Plugged into the portable office by an electronic umbilical cord, you are tethered to work wherever you go. There is no place to hide from the winking terminal or the buzzing phone.
Beepers hang from the fences of tennis courts and the bags on golf courses. The phrase ``off duty'' loses its meaning and its sweetness.
Using time productively is a worthy goal. But it would be a sad irony if the same equipment that offers the potential to liberate workers ended up shackling them to a high-tech ball and chain, turning them into slaves in an electronic sweatshop extended to every home, every car, every playground - and now the sky.
During the '80s, the power breakfast, the power lunch, even the power tea blurred the boundaries between work and non-work. But the sophisticated equipment of the '90s threatens to network earth and sky into one seamless workplace, open 24 hours a day.

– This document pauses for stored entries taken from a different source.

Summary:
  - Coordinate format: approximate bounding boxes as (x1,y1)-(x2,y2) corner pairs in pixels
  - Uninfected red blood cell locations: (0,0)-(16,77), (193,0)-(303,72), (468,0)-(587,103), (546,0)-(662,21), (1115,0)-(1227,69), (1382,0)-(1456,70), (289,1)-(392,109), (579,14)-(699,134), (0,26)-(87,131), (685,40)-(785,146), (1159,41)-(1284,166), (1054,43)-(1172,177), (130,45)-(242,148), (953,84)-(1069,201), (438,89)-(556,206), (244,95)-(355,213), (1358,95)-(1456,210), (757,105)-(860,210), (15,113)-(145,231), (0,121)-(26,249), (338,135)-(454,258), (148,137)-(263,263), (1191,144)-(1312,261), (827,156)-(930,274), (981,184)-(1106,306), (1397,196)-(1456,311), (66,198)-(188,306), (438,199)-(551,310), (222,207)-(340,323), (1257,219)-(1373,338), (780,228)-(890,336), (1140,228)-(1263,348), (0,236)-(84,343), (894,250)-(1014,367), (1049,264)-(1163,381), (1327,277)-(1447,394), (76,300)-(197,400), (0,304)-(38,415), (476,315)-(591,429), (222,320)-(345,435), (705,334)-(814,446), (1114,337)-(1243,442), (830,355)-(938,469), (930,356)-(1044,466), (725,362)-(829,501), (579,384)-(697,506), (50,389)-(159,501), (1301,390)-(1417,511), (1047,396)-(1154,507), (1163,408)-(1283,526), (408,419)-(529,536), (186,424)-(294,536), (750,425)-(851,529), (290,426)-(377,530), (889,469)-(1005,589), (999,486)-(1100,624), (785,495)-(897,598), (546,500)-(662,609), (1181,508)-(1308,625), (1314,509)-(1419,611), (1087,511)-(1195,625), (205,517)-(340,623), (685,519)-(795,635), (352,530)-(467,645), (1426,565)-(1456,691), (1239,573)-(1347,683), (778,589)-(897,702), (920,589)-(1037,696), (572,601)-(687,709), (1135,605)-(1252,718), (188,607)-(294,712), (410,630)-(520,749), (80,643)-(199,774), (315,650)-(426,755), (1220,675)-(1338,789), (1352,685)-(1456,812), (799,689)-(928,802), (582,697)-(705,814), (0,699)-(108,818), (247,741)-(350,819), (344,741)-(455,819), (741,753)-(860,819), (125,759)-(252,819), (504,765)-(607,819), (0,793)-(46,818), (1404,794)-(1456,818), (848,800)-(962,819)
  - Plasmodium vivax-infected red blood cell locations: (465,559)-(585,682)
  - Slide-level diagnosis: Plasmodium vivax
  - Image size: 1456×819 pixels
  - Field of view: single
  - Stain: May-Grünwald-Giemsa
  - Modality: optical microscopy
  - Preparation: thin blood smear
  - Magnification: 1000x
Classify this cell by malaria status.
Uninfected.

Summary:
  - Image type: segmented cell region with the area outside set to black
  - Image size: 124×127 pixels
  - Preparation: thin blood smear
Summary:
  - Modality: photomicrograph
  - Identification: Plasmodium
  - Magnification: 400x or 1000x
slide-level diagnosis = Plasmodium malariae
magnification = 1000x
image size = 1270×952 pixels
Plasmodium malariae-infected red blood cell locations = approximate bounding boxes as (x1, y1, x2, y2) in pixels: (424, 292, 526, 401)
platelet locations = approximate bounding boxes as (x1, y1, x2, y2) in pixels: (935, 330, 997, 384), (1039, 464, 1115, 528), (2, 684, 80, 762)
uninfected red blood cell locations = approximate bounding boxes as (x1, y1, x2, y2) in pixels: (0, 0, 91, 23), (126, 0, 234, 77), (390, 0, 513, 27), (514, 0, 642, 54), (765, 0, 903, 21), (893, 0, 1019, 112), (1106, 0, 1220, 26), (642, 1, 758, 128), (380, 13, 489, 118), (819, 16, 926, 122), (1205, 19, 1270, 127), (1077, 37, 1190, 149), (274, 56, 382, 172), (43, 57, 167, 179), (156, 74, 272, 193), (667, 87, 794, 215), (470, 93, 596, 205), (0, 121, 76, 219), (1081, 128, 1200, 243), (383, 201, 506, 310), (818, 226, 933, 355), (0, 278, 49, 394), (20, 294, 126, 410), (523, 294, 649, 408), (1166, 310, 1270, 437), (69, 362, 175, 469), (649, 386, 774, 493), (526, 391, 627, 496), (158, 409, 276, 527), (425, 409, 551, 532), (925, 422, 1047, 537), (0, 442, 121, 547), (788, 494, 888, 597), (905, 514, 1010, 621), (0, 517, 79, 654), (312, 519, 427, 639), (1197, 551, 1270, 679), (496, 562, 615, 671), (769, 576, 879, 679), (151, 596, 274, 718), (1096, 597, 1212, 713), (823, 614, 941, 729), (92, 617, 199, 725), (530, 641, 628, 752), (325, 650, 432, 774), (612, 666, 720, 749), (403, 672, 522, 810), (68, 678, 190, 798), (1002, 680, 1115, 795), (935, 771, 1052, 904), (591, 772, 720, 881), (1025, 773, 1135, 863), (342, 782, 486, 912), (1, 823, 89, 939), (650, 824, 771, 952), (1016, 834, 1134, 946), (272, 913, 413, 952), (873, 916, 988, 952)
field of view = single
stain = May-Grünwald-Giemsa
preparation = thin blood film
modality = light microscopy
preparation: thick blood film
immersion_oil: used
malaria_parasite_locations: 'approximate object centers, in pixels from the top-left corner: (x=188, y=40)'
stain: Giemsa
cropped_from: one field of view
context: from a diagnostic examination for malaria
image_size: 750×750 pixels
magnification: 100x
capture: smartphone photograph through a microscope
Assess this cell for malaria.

The dirty little secret of super machines is that they are easier to turn on than to turn off. Thanks to the temptations presented by new capabilities, the stock market will become a 24-hour store in 1992. Last month the three leading American financial exchanges announced the beginning of ``global and continuous'' trading of stocks and options, the result of computer programs that operate nonstop.
The old fantasy - remember? - was that the '90s would usher in the Age of Leisure. There would be hobbies and shuffleboard for everybody - except, of course, the robots who would do all the work.
What a rude awakening!
Now that the cruise to nowhere has turned into a power flight, two questions occur: Who's going to watch the on-flight movies when all the laptop screens are blinking? And if this compulsive plugging-in continues on land, at sea, and in the air, how are we going to tell the humans from the robots anyway?